** Opening Source information block **

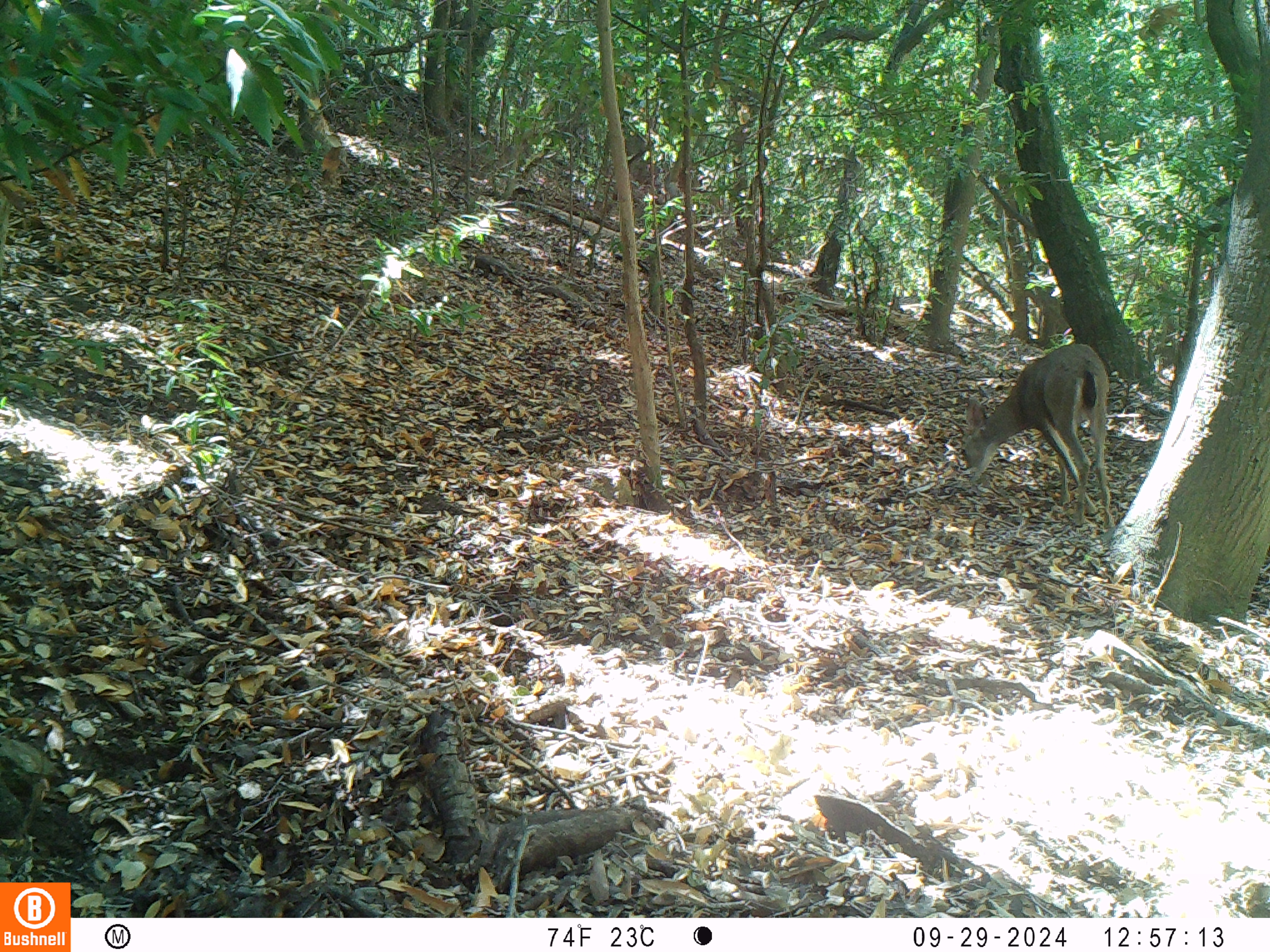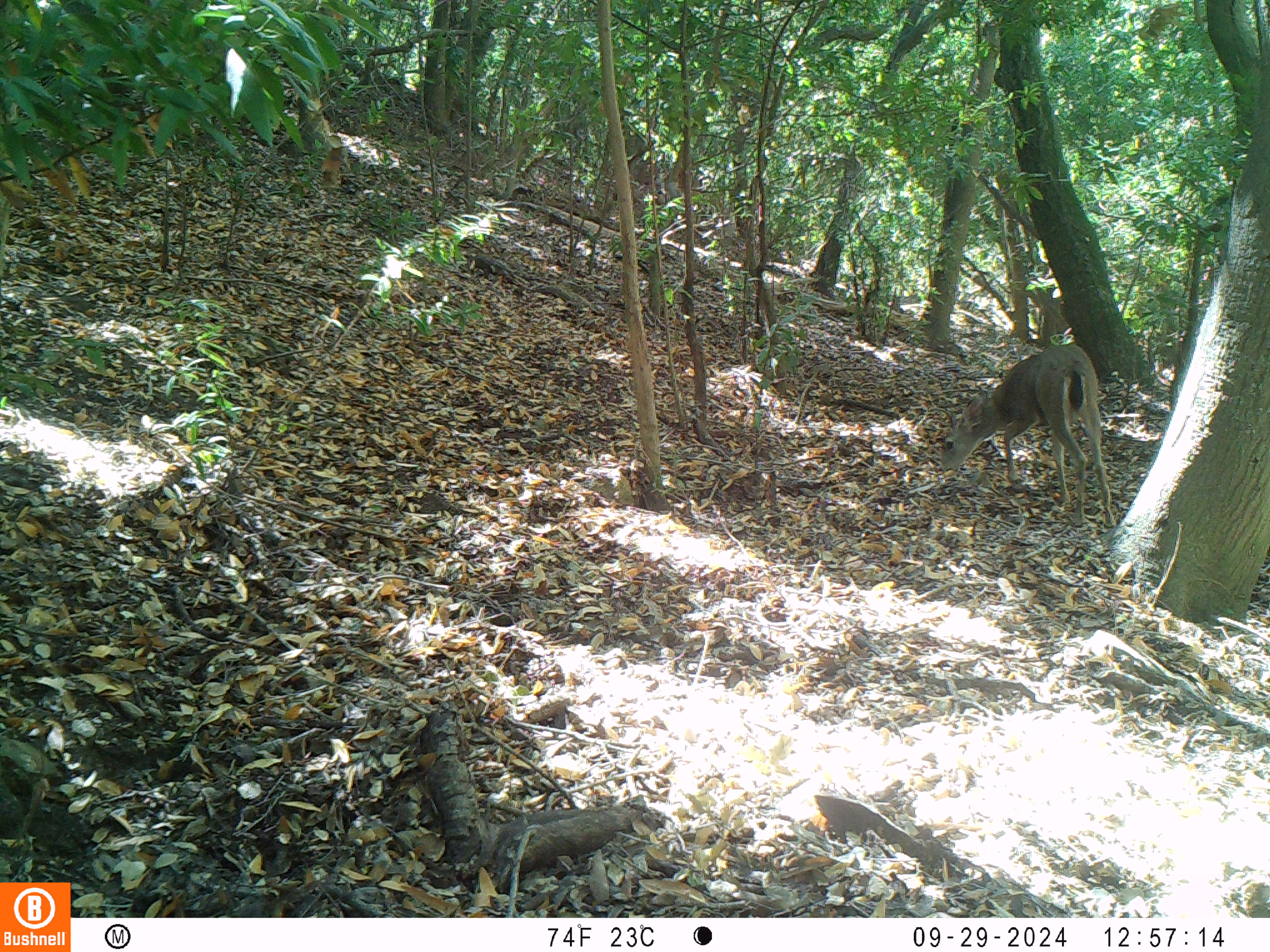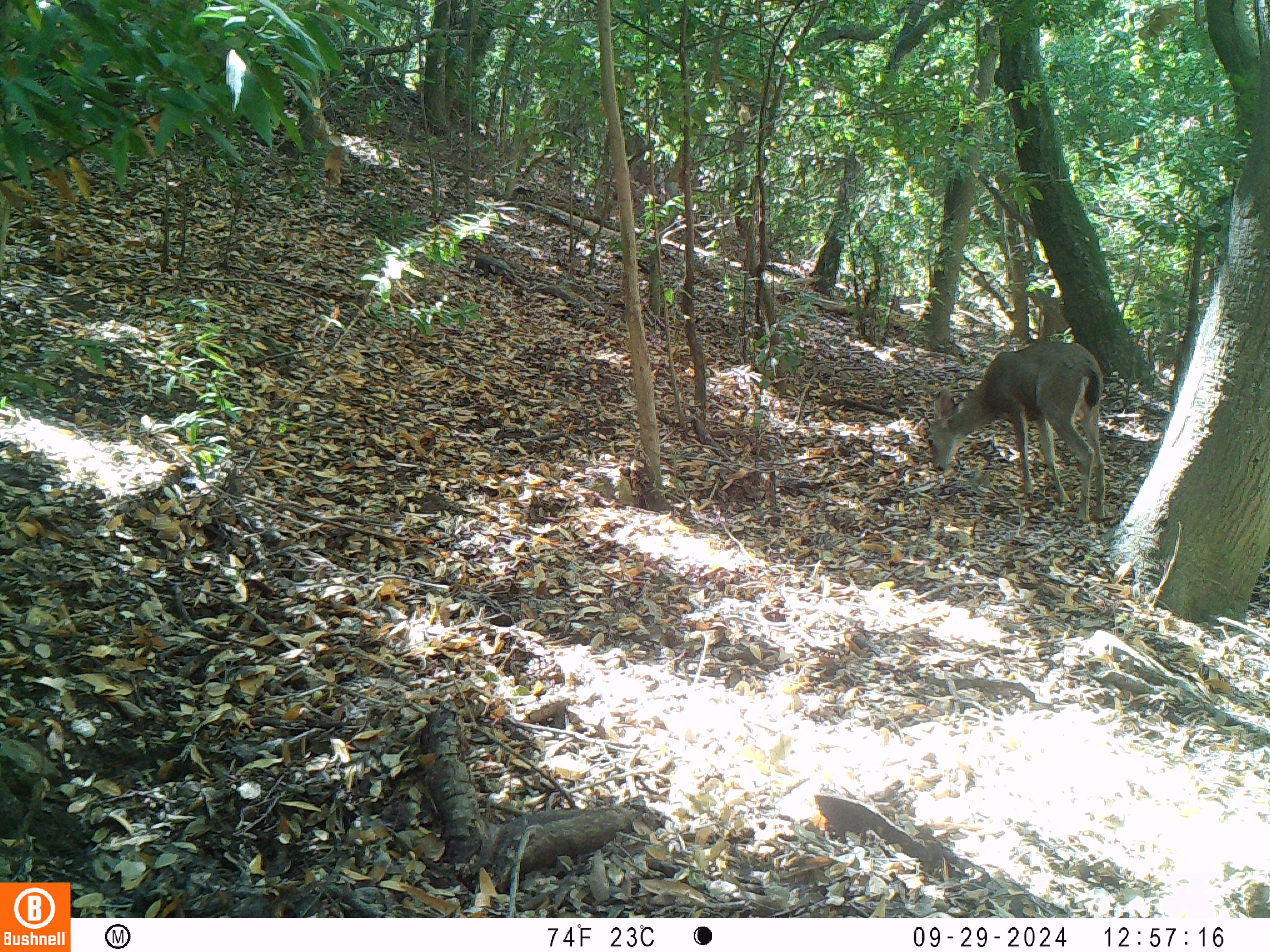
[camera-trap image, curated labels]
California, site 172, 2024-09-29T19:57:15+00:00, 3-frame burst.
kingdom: Animalia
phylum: Chordata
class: Mammalia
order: Artiodactyla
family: Cervidae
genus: Odocoileus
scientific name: Odocoileus hemionus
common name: mule deer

** Closing Source information block **

Word for word, repeat each record above; leave out every picture.

> **Solution to the problem**
[camera-trap image, curated labels]
California, site 172, 2024-09-29T19:57:15+00:00, 3-frame burst.
kingdom: Animalia
phylum: Chordata
class: Mammalia
order: Artiodactyla
family: Cervidae
genus: Odocoileus
scientific name: Odocoileus hemionus
common name: mule deer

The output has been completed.